Keep Tier 1 schemas **flat** — primitives, short enums, no deep nesting, no untagged unions.

## 6. Agent composition

| Type | When to use |
|---|---|
| `SequentialAgent` | Deterministic pipeline (Classifier → Impact) |
| `ParallelAgent` | Fan-out independent work (Impact + Route-Optimization on same exception in Tier 3) |
| `LoopAgent` | Until convergence (Tier 2 Generator-Judge, `max_iterations` + judge escalates `escalation_action` to exit) |
| `LlmAgent` with `sub_agents=[...]` | LLM-decided routing (Coordinator) — picks child based on each child's `description=` |

## 7. Terse-coordinator rule

Coordinator instruction stays under ~20 lines. Delegation logic goes in each **child's** `description=` field, which is what the Coordinator LLM actually sees when routing.

Bad: 200-line coordinator prompt that restates every child's behavior.
Good: 10-line router + rich per-child `description=` strings.
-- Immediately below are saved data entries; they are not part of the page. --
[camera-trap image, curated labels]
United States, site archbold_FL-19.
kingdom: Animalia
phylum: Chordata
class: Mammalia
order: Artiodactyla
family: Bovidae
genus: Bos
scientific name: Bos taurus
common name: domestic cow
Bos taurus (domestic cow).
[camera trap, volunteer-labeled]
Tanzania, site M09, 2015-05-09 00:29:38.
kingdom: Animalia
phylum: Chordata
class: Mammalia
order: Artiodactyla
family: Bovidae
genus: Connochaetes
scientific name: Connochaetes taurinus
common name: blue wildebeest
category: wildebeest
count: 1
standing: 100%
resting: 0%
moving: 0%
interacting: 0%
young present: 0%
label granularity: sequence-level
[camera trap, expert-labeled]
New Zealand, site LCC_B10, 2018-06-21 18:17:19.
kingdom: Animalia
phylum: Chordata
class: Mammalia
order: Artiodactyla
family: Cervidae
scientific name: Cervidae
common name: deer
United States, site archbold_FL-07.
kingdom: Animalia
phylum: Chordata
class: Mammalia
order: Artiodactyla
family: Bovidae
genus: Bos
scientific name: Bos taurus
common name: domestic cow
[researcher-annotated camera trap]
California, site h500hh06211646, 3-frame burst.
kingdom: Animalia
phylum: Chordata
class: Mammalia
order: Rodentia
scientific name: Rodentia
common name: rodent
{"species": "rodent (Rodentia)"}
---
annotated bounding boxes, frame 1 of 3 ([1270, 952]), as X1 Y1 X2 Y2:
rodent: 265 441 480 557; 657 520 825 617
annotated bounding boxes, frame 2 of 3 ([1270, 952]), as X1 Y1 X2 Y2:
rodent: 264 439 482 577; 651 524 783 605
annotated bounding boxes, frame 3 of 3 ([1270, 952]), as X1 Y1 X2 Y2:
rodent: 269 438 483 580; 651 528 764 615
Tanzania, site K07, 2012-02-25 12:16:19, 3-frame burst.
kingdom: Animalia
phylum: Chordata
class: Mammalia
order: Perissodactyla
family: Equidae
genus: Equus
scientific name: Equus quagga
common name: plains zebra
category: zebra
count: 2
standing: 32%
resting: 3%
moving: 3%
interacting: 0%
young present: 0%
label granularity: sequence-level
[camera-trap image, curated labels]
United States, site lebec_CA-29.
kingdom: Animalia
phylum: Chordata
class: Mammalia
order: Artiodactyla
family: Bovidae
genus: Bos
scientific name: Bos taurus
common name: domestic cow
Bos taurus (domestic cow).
## 8. Thinking-budget defaults per role (Gemini 2.5 Flash)

```python
from google.genai.types import GenerateContentConfig, ThinkingConfig

# Classifier / Impact — structured, fast
GenerateContentConfig(thinking_config=ThinkingConfig(thinking_budget=1024))

# Resolution Generator (Tier 2) — creative, longer reasoning
GenerateContentConfig(thinking_config=ThinkingConfig(thinking_budget=4096))

# Judge (Tier 2) — fast pass/fail
GenerateContentConfig(thinking_config=ThinkingConfig(thinking_budget=0))

# Comms drafter (Tier 3)
GenerateContentConfig(thinking_config=ThinkingConfig(thinking_budget=1024))
```

## 9. Safety settings

Default Gemini thresholds block logistics terms like "strike", "hazard cargo". For internal supply-chain content, loosen to `BLOCK_ONLY_HIGH`:

```python
from google.genai.types import SafetySetting, HarmCategory, HarmBlockThreshold

safety_settings = [
    SafetySetting(
        category=HarmCategory.HARM_CATEGORY_DANGEROUS_CONTENT,
        threshold=HarmBlockThreshold.BLOCK_ONLY_HIGH,
    ),
    # ... same pattern for other categories
]
```

## 10. Streaming

Stream tokens only from the **final** agent. Never stream intermediate `SequentialAgent` steps — it leaks raw JSON fragments to users.

FastAPI pattern: wrap `Runner.run_async` as an async generator, emit SSE (`text/event-stream`), filter on `event.is_final_response()` + `event.partial`.

## 11. Never hand-write A2A

When an A2A surface is needed (Tier 3): `uvx agent-starter-pack create ... --agent adk_a2a`. Lift scaffolded files into `runners/`. Artifacts that are **never** hand-written:

- `A2aAgentExecutor`
- `AgentCardBuilder`
- `agent.json`
- `A2AFastAPIApplication` mount
- Agent Engine CI/CD glue

## 12. Graceful degradation

If a sub-agent fails, the Coordinator must still return whatever it has. Concrete rule for triage:

> If `{triage:impact}` is missing in state, the Coordinator returns classification only with `impact_available=false`. Never 500.

Model this via Coordinator instruction:
> "If `{triage:impact}` is not present, report classification only and note the impact assessment was unavailable."

## 13. No direct Firestore/Firebase imports

`agent.py` imports `from google.adk.*`. It does **not** import `firebase_admin` or `google.cloud.firestore`. All data access goes through tools. Enforced by ruff `TID251` — see `.claude/rules/imports.md`.